• [Problem requirements]:
List every line of the material below that contains the string "image". Matching is case-sensitive.

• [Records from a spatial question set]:
^^^^^^^^
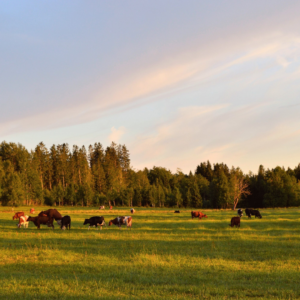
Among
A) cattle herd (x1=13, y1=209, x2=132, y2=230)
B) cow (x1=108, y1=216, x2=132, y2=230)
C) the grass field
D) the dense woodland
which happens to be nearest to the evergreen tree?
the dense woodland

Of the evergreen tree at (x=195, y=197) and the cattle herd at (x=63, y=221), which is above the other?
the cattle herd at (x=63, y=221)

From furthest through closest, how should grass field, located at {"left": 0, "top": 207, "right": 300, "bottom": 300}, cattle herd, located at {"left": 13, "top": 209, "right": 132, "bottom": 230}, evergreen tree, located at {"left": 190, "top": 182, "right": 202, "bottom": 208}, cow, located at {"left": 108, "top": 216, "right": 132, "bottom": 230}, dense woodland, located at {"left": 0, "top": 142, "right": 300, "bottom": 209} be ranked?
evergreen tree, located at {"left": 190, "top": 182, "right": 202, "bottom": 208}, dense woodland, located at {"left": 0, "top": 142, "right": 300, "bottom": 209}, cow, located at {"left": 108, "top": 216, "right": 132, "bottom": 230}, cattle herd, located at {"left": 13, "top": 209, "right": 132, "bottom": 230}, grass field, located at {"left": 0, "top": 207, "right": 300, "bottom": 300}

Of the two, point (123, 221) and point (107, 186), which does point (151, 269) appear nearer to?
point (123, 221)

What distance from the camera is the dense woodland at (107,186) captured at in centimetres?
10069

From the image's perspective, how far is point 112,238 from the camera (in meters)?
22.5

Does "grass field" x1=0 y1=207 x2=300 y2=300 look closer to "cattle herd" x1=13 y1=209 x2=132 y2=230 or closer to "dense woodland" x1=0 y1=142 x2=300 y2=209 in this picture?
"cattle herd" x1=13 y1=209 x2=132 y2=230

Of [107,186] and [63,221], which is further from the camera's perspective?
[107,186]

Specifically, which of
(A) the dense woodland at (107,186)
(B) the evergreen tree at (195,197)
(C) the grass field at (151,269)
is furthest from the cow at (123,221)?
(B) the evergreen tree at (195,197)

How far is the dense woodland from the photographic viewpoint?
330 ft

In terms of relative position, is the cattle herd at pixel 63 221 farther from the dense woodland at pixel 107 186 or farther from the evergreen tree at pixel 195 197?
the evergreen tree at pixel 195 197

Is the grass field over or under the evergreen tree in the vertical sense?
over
^^^^^^^^
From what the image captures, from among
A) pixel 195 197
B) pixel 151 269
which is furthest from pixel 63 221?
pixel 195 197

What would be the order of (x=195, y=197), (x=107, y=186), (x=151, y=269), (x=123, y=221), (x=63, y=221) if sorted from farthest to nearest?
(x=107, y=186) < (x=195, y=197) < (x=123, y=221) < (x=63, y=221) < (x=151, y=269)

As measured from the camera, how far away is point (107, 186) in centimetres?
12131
^^^^^^^^
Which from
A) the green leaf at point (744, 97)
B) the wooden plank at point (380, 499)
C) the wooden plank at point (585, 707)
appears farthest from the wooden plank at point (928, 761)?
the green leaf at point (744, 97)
^^^^^^^^
• [Correct result]:
From the image's perspective, how far is point 112,238 from the camera (in meters)?
From what the image captures, from among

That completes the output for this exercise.